Sanırım o tarihlerde, ressam olarak, 40 bin üyesi vardı Sovyet Ressamlar Birliği'nin. Olay ilginç. Okan Holding SSCB'ne makarna satıyor. Sözünü ettiğiniz tarihlerde de Sovyet Ticaret Sosyalist Bakanlığı yetkilileri diyorlar ki, "Hep makarna satıp duruyorsunuz. Bir de sanatla ilgili bir şey yapalım!" Gazeteci arkadaşım Necla Zarakol da Okan Holding basın ve halkla ilişkiler danışmanı. Bana sordu, olayı anlattı ve, "Ne yapabiliriz?" dedi… Ben de, "SSCB edebiyatta, müzikte çok ileri; yazarlar, besteciler, icracılarla dünyanın en üst düzeyinde sanatçılarını yetiştirmiş ve yetiştiriyor… Ama, resim sanatını ise hiç bilmiyoruz, duymuyoruz. Türkiye'de de kapsamlı boyutta bir sergi açılmadı. Kendilerine bağlı birçok ülkenin bağlı olduğu Ressamlar Birliği var. Gelin bu sergiyi gerçekleştirelim. Yankısı büyük olur. Üstelik ben de Moskova, Leningrad, Kiev'i merak ediyorum. Ve olay böylece başladı. Başlaması çok ilginç. Sovyetlerin, Beyoğlu'ndaki Başkonsolosluğu'na gittik makarnacı olarak! Birkaç kez görüştükten sonra baktım iş uzuyor. Yanımda da kurumun Rusça bilen çevirmeni var. Dayanamadım, çevirmenden rica ettim, "Cümle, cümle çevir söylediklerimi: Sayın konsolosa bir önerim var." Çevir. "Ricam ve önerim şu; ben de merak ediyorum." Çevir. "Ben ressam, yazar ve basın mensubuyum." Çevir. "Şimdi. Ben bu çok önemli SSCB resminin İstanbul ve Ankara'da açılması için, Türkiye'deki bürokratik işlemler, mekanlar ve yazılı, sözlü basın ve harcamaları Gürol Sözen adına taahhüt ediyorum. Acaba, sayın konsolos da SSCB adına bu sergiyi taahhüt edebilir mi?" deyince ne oldu biliyor musunuz? O güne kadar Rusça konuşmalar yapılırken sayın konsolos Türkçe: "Yapma yahu, taahhüt edebilir misiniz?" demez mi. İşte o günden sonra güven tüm etkinliklerde egemen oldu…Moskova'da Ressamlar Birliği yetkilileri ile günlerce bir araya geldik. Usta sanatçıları ile tanıştık.

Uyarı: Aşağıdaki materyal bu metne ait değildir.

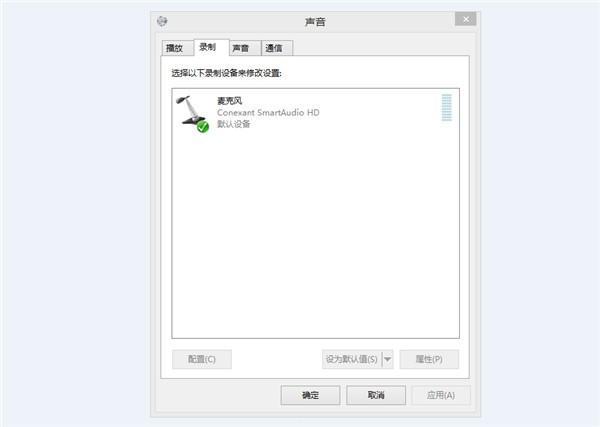 云课教师助手绿色版下载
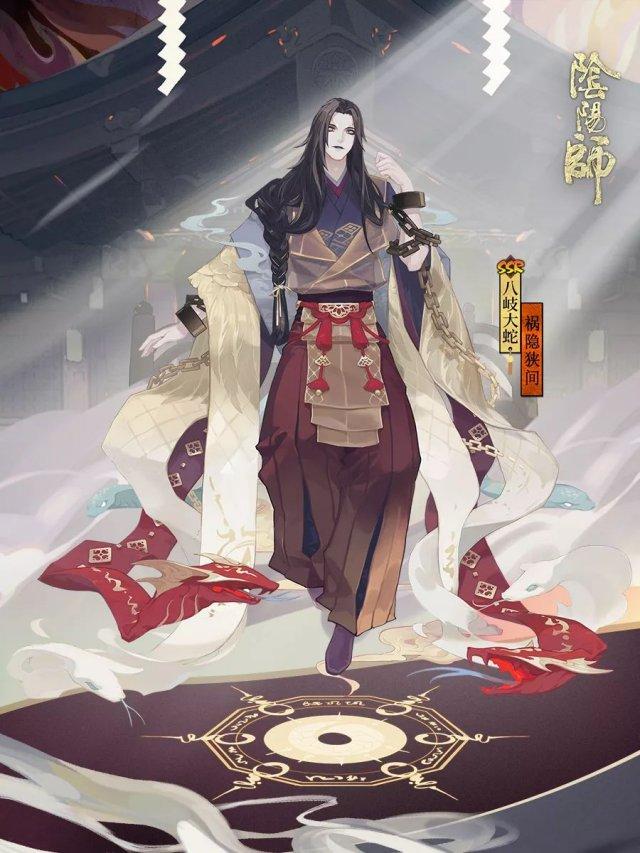 祸隐狭间《阴阳师》SSR八岐大蛇全新皮肤登场!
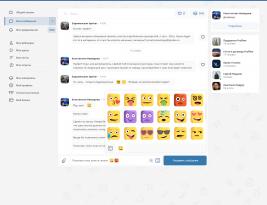 Обновлённая система сообщений на Pruffme.com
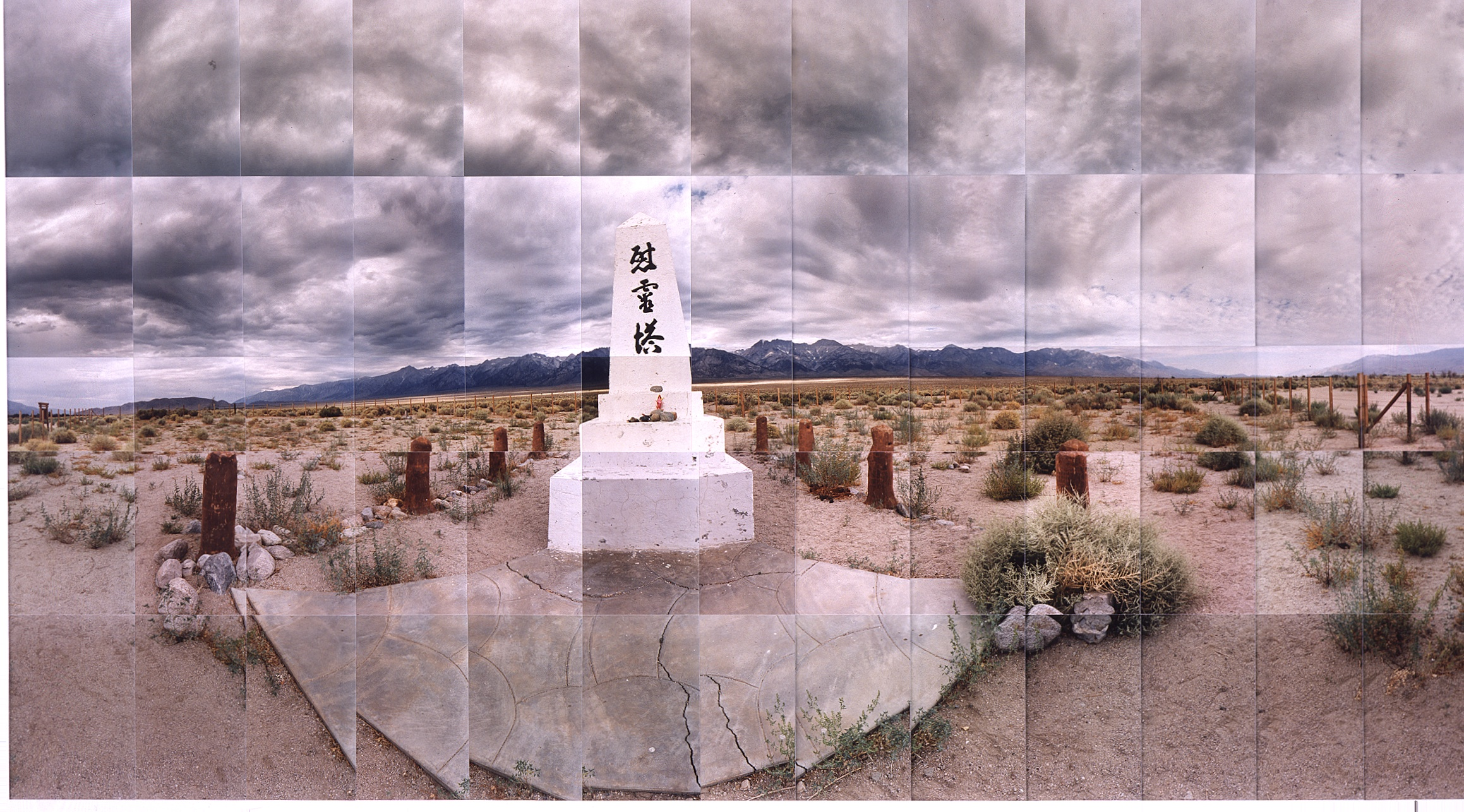picture of Manzanar Relocation Camp, Monument (Version 1), Inyo, California, 1995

Bakanlık ve kurum yetkilileri ile ahbaplığımız ilerledi. "Benim İstanbul ve Ankara'da sergilenecek resimleri seçmem doğru olmaz. SSCB'ne bağlı birçok ülkenin sanatçısı var; birlikte seçelim" dedim başkanlarına. "Bizim seçmemizin dedikodusu olur. Sizi izledik, çok doğru seçiyorsunuz…" 200 civarında eser sergilendi AKM'nin en üst salonlarında. Mesut Yılmaz ve çok iyi Türkçe konuşan büyükelçi Çernişev açtı. İki ünlü ressam Tatyana ve Romadin'i davet ettik ve konakladıkları Gümüşsuyu'nda İstanbul'u çizdiler; sanırım o resimler Okan Holding'tedir. Geceleri iki ressamla hep birlikteydik "kalinkalar" arasında! Daha sonraları her iki ressam da Avrupa ve Amerika'da sergiler açtılar.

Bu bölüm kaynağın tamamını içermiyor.